[REQUIRED WORK]
Work through the listing below and count the lines that hold "observed". Answer with the number alone.

[EXERCISE DATA]
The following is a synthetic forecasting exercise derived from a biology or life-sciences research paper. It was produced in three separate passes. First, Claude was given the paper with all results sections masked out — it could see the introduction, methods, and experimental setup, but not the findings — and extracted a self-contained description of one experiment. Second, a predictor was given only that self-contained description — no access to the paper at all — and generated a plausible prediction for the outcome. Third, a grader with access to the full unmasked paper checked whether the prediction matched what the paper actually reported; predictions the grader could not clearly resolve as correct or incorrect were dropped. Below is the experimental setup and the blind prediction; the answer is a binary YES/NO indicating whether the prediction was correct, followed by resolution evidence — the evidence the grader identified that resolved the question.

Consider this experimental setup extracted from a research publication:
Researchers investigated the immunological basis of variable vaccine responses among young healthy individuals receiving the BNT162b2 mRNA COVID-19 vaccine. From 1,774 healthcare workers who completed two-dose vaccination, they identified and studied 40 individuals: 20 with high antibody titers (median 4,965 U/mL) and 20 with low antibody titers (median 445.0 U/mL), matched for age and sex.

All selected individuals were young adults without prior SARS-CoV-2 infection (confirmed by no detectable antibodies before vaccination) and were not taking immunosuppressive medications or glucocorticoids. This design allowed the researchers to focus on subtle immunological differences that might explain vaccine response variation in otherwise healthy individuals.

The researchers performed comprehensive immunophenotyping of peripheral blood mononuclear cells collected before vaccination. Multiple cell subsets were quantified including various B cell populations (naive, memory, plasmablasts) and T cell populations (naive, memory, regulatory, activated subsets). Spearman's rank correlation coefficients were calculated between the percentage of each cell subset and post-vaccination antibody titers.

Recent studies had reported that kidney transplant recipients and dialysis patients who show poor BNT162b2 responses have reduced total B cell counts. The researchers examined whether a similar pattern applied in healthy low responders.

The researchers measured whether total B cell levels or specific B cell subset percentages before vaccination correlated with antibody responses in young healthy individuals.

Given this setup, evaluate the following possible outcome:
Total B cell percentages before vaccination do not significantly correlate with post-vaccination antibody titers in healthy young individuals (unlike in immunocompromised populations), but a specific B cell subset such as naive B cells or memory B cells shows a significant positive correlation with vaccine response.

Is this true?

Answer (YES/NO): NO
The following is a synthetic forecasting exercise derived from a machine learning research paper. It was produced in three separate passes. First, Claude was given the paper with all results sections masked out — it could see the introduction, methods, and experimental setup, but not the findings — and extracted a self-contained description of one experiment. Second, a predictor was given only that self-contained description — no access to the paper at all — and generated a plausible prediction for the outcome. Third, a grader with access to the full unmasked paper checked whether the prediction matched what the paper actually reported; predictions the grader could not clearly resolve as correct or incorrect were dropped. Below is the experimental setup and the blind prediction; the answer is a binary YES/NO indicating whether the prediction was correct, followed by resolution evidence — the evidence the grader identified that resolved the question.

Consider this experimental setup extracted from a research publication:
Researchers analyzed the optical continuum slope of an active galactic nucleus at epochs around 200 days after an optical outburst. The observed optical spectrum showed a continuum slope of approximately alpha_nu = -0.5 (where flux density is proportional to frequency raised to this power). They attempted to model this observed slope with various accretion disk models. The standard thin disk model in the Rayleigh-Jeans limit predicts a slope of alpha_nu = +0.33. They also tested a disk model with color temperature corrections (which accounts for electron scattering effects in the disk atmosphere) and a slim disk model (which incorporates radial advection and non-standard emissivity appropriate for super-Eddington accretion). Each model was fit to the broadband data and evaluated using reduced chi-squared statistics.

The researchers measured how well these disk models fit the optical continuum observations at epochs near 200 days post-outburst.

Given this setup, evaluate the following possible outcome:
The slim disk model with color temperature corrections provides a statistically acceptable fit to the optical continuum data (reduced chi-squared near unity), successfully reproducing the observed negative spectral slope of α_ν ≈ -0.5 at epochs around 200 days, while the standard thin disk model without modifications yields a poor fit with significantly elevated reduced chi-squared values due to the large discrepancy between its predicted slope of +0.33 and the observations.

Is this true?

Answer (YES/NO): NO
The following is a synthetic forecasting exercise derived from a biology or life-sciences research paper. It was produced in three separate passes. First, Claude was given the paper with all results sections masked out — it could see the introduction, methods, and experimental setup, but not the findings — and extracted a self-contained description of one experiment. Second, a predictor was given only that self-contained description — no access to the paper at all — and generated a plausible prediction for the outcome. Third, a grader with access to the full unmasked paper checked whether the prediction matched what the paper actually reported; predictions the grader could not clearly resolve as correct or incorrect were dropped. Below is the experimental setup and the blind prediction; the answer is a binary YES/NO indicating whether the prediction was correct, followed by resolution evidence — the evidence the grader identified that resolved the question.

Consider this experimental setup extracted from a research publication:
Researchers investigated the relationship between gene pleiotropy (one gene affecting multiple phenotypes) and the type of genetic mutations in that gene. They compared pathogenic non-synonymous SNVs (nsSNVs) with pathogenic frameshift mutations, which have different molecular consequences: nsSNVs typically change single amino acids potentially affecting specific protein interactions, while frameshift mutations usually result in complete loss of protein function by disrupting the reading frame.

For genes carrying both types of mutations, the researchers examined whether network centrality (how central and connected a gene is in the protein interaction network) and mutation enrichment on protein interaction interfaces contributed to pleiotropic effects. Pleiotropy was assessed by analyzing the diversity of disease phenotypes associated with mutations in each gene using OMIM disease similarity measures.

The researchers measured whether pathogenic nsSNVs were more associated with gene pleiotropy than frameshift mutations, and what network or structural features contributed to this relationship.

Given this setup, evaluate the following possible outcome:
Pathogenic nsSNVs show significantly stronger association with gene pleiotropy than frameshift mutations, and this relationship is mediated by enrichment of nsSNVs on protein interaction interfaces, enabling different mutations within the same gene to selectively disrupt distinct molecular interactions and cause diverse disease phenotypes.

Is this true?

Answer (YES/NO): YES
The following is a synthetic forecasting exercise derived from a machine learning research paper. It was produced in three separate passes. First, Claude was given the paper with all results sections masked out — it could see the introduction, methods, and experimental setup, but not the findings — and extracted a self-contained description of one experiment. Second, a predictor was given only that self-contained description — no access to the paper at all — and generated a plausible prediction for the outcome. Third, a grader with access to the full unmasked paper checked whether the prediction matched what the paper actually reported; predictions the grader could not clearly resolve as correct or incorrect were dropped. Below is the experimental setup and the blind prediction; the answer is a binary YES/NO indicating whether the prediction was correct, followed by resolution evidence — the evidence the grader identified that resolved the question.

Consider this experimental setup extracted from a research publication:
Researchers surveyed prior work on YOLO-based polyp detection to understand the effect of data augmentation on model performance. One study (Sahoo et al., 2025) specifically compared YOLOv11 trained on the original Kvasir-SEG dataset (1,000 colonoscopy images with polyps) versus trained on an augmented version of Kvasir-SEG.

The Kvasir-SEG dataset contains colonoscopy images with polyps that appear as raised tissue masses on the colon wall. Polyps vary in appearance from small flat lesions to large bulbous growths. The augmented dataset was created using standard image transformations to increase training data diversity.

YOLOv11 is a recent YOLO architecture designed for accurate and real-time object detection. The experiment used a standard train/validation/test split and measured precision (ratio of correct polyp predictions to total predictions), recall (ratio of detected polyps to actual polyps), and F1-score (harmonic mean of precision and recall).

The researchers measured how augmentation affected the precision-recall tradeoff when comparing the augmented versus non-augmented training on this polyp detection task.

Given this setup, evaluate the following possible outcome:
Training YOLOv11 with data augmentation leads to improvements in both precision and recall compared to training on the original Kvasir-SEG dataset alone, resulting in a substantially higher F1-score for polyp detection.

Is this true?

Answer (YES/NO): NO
---
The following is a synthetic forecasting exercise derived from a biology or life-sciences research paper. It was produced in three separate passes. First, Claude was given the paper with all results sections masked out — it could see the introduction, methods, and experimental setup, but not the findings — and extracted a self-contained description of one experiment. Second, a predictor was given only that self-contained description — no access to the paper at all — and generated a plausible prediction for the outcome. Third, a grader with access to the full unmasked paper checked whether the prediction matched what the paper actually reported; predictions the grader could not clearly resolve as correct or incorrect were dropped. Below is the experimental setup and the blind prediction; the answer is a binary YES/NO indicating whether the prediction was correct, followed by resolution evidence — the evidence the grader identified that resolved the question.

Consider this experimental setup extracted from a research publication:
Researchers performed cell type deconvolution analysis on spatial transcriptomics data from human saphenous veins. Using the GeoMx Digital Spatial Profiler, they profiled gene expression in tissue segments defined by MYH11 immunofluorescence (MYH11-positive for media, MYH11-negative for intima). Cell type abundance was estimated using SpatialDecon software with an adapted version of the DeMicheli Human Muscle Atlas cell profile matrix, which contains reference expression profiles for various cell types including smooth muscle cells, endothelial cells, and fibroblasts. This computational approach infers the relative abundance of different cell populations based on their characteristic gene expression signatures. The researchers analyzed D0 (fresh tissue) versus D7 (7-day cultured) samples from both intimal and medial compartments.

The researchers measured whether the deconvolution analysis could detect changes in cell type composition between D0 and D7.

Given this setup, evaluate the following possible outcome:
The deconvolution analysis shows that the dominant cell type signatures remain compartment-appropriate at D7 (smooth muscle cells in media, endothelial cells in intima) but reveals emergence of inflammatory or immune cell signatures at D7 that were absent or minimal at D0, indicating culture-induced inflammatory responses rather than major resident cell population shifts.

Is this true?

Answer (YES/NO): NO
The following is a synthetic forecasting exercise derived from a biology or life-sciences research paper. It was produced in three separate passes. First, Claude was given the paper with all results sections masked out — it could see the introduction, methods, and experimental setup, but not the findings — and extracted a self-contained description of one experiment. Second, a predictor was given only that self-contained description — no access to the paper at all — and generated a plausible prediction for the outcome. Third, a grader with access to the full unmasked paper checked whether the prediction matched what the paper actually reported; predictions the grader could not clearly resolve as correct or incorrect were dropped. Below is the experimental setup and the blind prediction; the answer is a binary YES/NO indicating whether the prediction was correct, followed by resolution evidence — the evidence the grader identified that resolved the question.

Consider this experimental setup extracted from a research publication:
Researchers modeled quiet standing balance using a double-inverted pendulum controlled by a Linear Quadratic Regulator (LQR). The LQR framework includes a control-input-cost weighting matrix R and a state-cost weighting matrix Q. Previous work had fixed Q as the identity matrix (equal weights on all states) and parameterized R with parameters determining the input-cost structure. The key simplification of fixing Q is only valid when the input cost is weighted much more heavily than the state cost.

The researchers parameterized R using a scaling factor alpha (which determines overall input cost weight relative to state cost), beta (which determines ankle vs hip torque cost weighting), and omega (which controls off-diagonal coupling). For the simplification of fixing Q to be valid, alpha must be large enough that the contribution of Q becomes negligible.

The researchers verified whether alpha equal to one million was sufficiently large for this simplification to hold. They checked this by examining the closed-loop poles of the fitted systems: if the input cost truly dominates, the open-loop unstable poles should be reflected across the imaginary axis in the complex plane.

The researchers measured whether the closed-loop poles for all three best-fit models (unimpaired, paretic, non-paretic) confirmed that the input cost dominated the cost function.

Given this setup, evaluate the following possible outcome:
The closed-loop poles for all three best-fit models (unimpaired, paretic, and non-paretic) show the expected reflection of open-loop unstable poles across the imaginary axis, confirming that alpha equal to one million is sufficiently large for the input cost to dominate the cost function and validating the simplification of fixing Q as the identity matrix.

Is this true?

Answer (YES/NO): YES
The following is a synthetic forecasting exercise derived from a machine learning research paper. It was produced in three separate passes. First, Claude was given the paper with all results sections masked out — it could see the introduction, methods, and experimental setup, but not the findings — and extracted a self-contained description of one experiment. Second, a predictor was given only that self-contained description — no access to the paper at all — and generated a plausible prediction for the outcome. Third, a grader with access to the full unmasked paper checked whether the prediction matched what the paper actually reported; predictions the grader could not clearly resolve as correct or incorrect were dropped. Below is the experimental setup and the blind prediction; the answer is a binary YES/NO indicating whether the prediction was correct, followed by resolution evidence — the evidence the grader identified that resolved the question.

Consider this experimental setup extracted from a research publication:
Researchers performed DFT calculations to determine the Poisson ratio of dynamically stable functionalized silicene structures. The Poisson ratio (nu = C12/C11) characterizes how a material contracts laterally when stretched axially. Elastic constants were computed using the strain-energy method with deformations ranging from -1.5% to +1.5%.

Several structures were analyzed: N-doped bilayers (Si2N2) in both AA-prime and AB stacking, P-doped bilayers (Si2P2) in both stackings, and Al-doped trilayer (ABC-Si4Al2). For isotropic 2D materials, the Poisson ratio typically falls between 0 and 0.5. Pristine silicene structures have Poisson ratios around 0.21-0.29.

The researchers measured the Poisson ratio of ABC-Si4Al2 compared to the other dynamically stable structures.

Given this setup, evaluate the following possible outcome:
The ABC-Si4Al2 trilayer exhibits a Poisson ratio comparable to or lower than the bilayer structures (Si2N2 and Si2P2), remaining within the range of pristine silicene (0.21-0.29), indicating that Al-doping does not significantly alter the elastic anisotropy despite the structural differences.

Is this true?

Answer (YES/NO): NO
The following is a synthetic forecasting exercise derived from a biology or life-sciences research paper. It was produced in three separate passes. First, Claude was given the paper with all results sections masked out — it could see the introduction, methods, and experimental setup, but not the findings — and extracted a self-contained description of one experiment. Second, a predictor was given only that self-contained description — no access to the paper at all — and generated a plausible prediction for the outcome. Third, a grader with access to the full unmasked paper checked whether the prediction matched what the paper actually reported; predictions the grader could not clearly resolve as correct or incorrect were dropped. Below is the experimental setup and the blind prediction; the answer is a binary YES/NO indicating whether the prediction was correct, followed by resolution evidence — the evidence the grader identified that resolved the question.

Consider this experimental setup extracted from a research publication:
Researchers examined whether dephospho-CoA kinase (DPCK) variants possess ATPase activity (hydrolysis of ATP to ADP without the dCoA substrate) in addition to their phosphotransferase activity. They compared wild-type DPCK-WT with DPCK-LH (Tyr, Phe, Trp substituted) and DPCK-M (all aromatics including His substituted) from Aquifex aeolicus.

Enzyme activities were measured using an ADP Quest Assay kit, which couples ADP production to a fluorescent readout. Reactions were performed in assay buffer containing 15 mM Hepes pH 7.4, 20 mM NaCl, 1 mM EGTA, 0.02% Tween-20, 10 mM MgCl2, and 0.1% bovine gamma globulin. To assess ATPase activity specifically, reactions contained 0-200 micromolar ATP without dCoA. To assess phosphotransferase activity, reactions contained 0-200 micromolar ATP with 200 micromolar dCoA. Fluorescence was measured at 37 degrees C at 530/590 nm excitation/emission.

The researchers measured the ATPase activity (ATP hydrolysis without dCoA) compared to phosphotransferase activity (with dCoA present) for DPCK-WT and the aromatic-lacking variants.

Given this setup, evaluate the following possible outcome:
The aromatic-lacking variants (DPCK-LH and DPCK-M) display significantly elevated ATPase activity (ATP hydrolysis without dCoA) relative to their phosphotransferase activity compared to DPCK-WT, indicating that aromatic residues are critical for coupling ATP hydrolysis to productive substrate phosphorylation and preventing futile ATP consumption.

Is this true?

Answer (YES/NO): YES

[SOLUTION FOR THIS TASK]
2